Students at the Naval Postgraduate School (NPS) have spent several months on a series of exercises designed to test the combat and logistical capabilities of the Navy’s newest class of vessels, the Littoral Combat Ship (LCS).
The exercises began with a complex wargame led by operations research Senior Lecturer, retired Army Col. Jeff Appleget, and have progressed into a formal campaign analysis led by NPS Professor of Practice, retired Navy Capt. Jeff Kline.
Appleget teaches his students the art of building and fighting complex wargames designed to test tactics, strategy and emerging technologies. NPS’ recently established Littoral Operations Center (LOC) drew upon Appleget’s and his students’ operational experiences to understand how to best utilize the LCS.
“These games are starting to reveal what the future Navy is going to look like,” said Appleget.
The U.S and Swedish sponsored wargames and campaign analyses are exploring a notional conflict in the Baltic Sea – a 2025 Russian invasion of Sweden’s Gotland Island. Researchers are exploring the ability of LCS vessels to defend the island and to interdict attempts to land a hostile amphibious force. The exercises are also providing a forum for students to explore littoral strategies and to make equipment and weaponry package recommendations for littoral vessels.
“Sweden is a great partner because they have experience in defending against a larger power [the former Soviet Union] from the littoral zone.

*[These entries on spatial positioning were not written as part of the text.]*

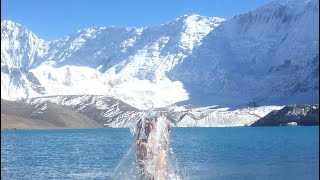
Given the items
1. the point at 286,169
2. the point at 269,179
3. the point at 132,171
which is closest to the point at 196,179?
the point at 269,179

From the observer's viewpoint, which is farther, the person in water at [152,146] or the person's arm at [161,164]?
the person's arm at [161,164]

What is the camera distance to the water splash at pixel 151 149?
22266 mm

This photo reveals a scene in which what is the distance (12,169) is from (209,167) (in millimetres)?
30874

Teaming with the Swedish armed forces makes a whole lot of sense as we examine the ability of smaller nations and the U.S. to defend against larger regional actors while operating in the littorals,” said NPS Professor of Practice, retired Navy Capt. Wayne Hughes.

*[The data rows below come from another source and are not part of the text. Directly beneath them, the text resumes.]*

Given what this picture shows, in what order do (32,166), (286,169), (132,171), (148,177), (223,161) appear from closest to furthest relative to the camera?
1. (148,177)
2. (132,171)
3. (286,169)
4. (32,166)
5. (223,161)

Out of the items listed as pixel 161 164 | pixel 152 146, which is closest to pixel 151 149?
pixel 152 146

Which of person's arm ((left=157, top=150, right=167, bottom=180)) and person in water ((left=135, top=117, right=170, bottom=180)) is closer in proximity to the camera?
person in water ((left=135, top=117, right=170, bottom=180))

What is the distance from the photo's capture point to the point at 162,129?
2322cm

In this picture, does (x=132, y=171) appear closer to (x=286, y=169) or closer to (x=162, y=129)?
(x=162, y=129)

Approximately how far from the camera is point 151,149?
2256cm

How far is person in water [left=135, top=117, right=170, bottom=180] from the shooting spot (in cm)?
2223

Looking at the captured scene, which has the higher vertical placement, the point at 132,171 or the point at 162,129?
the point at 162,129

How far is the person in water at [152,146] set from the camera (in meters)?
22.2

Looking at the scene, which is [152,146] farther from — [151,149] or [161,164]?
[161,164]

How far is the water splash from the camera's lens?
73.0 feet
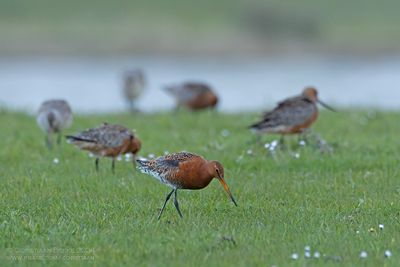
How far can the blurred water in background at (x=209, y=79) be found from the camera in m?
24.8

“We think the Baltic scenario that we’ve cooked up is relevant. If we substitute China for Russia, and Japan for Sweden and one of the disputed islands in the China Sea for Gotland, we have an opportunity to look at something with possible real-world implications,” said Hughes.
NPS researchers insist that the combination of student experiences, allied expertise and scholarly research makes the recent exercises exceedingly valuable to future naval operations. According to Hughes, they illustrate the ability of NPS’ academic centers to conduct research while providing students with relevant military education.

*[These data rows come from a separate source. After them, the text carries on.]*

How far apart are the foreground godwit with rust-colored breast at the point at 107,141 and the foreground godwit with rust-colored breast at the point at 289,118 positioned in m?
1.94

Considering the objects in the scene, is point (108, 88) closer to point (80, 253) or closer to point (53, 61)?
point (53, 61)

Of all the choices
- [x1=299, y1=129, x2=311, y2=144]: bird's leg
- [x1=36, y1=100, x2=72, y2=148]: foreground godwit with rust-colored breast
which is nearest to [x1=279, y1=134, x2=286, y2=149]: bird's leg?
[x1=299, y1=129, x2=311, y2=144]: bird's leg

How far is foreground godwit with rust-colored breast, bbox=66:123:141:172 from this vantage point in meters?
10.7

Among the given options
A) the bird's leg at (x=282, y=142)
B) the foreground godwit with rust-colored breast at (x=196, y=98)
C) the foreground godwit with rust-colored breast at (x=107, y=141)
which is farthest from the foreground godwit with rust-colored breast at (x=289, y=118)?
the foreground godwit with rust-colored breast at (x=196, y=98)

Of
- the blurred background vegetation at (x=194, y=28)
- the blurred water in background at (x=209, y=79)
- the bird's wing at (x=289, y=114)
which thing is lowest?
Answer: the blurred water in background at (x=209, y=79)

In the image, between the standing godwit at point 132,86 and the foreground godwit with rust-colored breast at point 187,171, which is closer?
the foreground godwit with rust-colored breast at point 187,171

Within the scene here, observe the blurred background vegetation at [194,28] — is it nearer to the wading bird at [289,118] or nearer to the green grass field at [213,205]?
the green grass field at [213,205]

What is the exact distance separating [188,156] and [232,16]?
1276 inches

“NPS’ Littoral Operations Center is the perfect example of what we do well and nobody else can do … Our center has a research arm, and a teaching arm,” said Hughes. “There is nothing like NPS research, our blend of military students and both civilian and military faculty give us a decisive edge.”
Kline’s campaign analyses exercise drew upon lessons learned in Appleget’s wargame. He too believes that his students’ involvement in research is a critical component of U.S. naval success around the world.
“The students that we work with are doing directly applied research and are making direct contributions in a manner that cannot be done anywhere else,” said Kline. “Our counterparts lack the operational experience. If you don’t have the expertise that our students bring, you end up with a guy in a white coat asking abstract questions that do not directly impact current operations.”
“The research that occurs here allows me, as a student, to stay current,” added U.S. Navy Lt. Cmdr. Phil Mogilevski of New York, N.Y. “I may be sculpting the very systems and practices that I will utilize in the future.”
In addition to LCS tactics and strategy, students addressed resupply, fueling and other logistical concerns with the new vessel.
“We put a lot of effort into understanding how we support these new systems. [Exercises] cause us to ask questions, and understanding tactical operations allow us to understand how the resupply will be accomplished,” said U.S. Navy Lt. Cmdr. April Malveo of New Orleans, La.
The current round of LCS exercises reflects the increasingly joint nature of U.S. military operations. Army logisticians conducted both wargames and campaign analyses with U.S. and international naval strategists.
“I think that the Army can learn a lot from understanding the Navy’s problem solving process,” said U.S. Army Maj. Pete Nesbit of Cincinnati, Ohio. “I also like to think that I am offering some methods and lessons-learned that will be useful to the Navy.”
The completed formal campaign analyses are scheduled to lead to an international workshop, and eventually, researchers hope to test their theories in joint naval exercises in the Baltic Sea.